## GOAL
Render everything in the material below, from the line containing "As this image" down to the line containing "192 centimetres", both included, as a Markdown table with the columns Row and Line. Number each row and leave out blank lines.

## ENTRIES

==================================================

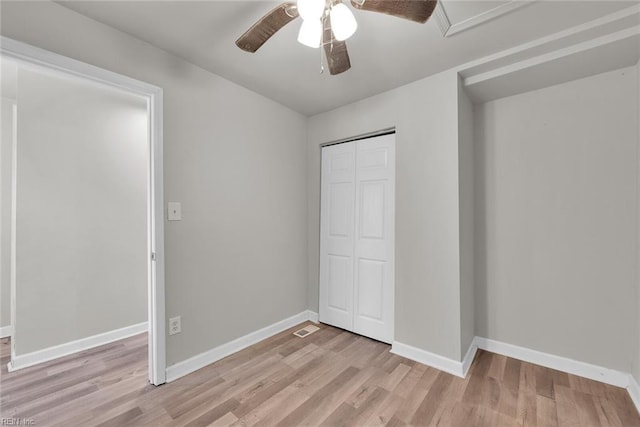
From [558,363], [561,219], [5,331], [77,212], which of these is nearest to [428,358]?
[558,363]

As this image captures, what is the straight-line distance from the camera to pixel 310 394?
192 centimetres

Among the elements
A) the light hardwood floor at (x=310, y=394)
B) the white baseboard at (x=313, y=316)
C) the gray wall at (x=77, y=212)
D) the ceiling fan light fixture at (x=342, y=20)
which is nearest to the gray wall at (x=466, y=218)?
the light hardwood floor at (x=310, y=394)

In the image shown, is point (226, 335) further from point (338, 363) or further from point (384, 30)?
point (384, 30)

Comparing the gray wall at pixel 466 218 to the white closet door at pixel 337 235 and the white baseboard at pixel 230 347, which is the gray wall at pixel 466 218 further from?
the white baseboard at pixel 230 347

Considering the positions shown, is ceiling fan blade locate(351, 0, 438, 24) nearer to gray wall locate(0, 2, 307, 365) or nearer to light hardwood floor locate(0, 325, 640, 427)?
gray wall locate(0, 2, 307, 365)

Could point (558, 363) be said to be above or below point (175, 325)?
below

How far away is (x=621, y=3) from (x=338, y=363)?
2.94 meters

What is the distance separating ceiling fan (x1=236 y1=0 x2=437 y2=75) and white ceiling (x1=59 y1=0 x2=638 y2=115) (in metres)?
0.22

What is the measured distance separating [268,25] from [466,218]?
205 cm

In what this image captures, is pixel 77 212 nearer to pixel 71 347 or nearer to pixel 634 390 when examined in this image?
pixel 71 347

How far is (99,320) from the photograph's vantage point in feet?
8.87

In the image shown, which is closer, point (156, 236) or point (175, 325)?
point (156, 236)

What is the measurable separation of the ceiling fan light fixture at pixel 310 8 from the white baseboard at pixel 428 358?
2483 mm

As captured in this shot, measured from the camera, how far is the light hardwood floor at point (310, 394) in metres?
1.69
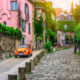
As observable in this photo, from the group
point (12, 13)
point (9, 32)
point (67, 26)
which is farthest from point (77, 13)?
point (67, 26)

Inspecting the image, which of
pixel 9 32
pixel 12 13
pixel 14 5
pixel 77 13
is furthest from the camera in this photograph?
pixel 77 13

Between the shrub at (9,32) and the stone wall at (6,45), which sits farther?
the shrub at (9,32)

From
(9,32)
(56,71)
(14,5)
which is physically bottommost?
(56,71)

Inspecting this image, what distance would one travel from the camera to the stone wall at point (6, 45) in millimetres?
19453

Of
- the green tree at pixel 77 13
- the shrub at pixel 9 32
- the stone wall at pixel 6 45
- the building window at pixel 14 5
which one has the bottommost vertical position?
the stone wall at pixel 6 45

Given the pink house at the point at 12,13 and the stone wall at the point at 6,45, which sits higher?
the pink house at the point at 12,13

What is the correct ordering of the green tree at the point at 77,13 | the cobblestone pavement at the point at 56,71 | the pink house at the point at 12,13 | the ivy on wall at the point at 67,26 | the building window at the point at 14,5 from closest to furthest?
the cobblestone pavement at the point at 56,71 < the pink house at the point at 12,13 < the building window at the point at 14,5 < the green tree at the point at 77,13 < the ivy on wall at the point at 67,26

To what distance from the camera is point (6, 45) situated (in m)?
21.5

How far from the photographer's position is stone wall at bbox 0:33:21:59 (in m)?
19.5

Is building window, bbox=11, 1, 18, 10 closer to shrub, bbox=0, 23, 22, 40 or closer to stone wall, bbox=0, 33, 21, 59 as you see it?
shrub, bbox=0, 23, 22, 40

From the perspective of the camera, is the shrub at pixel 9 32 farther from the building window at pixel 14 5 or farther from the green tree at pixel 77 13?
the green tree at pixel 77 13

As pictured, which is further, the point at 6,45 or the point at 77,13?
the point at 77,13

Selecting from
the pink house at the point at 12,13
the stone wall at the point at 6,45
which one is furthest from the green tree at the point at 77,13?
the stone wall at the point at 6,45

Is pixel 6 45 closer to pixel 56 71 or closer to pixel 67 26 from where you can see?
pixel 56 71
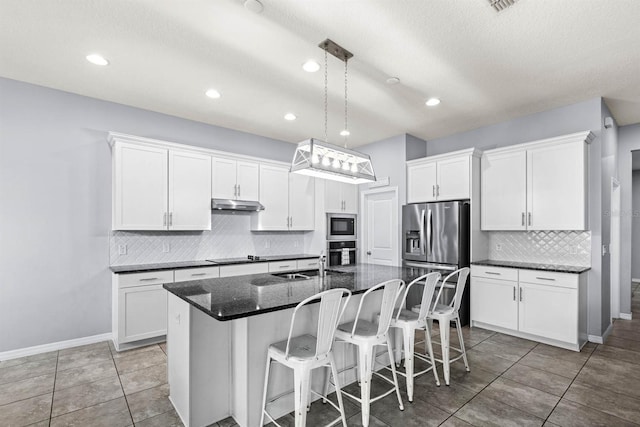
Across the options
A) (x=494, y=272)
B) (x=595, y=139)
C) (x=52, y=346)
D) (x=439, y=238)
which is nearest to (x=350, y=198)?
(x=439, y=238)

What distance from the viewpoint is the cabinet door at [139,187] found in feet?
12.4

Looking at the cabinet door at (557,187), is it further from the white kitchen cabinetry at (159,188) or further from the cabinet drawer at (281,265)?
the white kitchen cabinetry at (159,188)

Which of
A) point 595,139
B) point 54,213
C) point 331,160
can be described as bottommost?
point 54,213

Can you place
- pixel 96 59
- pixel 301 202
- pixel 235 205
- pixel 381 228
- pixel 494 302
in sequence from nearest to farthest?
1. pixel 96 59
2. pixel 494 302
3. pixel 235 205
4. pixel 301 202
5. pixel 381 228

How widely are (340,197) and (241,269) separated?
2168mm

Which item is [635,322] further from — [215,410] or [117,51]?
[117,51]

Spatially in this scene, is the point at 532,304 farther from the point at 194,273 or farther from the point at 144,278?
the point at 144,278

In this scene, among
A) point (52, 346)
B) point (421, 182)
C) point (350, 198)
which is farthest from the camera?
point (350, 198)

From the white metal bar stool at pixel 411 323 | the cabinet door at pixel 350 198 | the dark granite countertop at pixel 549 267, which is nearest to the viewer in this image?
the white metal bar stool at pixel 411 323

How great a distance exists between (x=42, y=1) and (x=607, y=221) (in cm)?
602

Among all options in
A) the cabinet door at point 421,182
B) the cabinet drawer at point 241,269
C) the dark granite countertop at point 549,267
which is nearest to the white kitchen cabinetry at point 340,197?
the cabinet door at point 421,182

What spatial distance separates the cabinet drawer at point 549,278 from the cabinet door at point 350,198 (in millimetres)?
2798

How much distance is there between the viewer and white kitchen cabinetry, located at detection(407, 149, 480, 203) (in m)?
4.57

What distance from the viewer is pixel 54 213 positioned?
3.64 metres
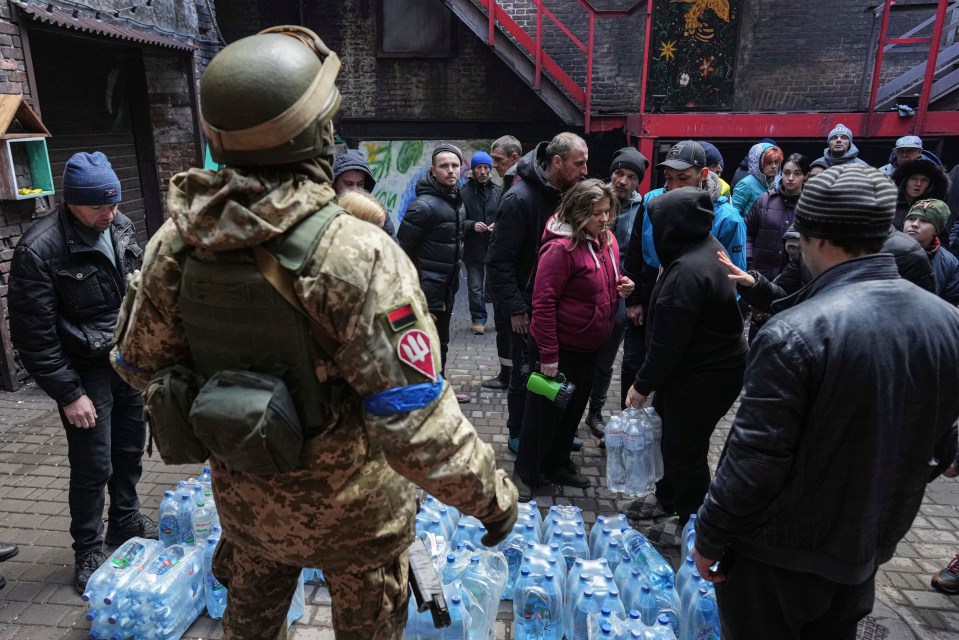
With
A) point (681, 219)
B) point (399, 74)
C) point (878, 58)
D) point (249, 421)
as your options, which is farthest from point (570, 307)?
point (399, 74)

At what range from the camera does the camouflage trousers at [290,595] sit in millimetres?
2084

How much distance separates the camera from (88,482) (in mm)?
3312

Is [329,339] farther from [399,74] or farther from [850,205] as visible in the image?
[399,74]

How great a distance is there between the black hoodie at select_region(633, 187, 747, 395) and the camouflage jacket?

==================================================

## FINISHED EXERCISE
| Row | Line |
|---|---|
| 1 | As this image captures, what is the straight-line distance from the camera to pixel 310 394? |
| 2 | 192 centimetres |